For the average Joe, that brand is him - his name, his reputation and the conclusions that people might draw just from reading his tweets, watching his videos or reading his posts on Facebook. Let's face it. If this Joe has a beer in his hand in every picture, poses with rifles and dead animals and is a member of the Girls Gone Wild fan club, you might draw a different conclusion about him than you might about Jane, the executive who posts Wall Street Journal news stories, tweets about a networking conference and is a member of a group working to preserve business ethics.

It used to be that young people were warned to be careful about what they posted on their MySpace pages. Pictures of you doing Jello shots at a strip club might be misunderstood by the hiring manager of a Fortune 500 company someday.

None of this is new, of course. We've been hearing stories about employers digging into job candidate social network sites for some time now. So why bring it up now? A couple of reasons, largely tied to recent news.

  • Social Home Pages: Last week, I posted an entry about GizaPage, which allows users to create a social home page, a single Web page with a single URL where a user can showcase all of his social network profile pages for all the Web to see.
  • Social Business Cards: Like GizaPage, up-and-coming social sites DandyID and Retaggr are offering users a clickable business card with all of the user's social pages that can be embedded on blogs, Facebook profiles or email signatures.
  • Facebook's Vanity URLS: Last month, the company allowed users to choose a custom URL (such as www.facebook.com/myname) so that outsiders can easily find their profile pages, as opposed to searching through the entire Facebook network to see a person's page.
  • Facebook's new privacy settings: Facebook is about to launch new privacy settings and it looks like the user will have far more control over who sees what on a profile page.
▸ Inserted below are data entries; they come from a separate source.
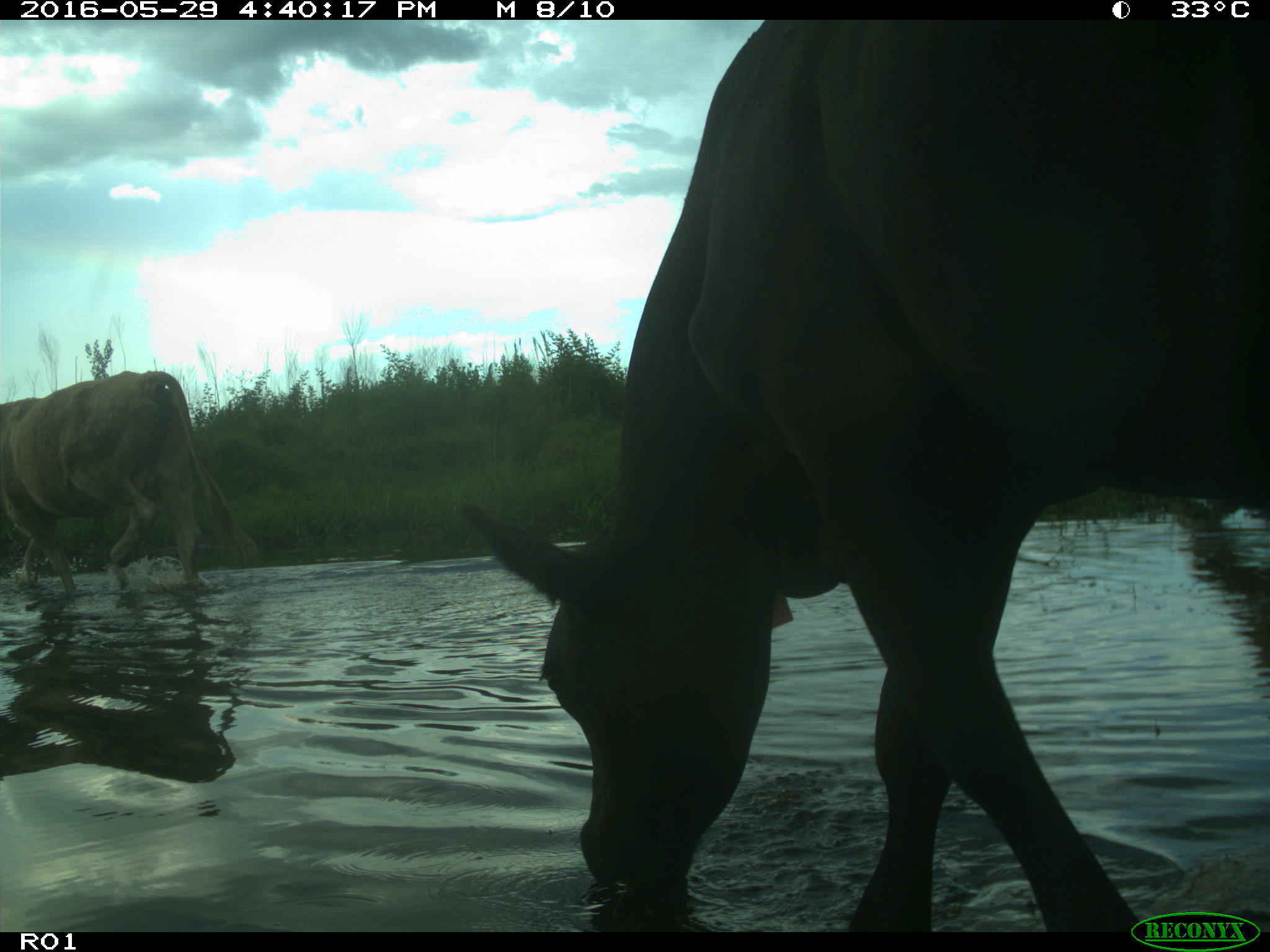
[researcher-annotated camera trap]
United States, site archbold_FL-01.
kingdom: Animalia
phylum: Chordata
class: Mammalia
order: Artiodactyla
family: Bovidae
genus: Bos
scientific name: Bos taurus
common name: domestic cow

I've actually been wanting to chime in about responsible management of our social presences on the Internet for some time. But it was the privacy settings announced by Facebook last week that really drove it home.

Facebook is giving everyone an opportunity to re-examine their privacy settings by allowing them to determine who will see their pictures, posts, notes and so on. Here's a moment when you'll be forced to think about what you're sharing on the Internet.

Do yourself a favor and take this time to re-examine your privacy setting across all of your social networks. Ask yourself how you might come across to people who "know" you online but might not necessarily "know" the real you. If you're OK with that perception, then keep doing what you're doing.

But if you suddenly see yourself as the as the drunken, ultra-political loudmouth and don't like what you see, now's the chance to change that perception of you.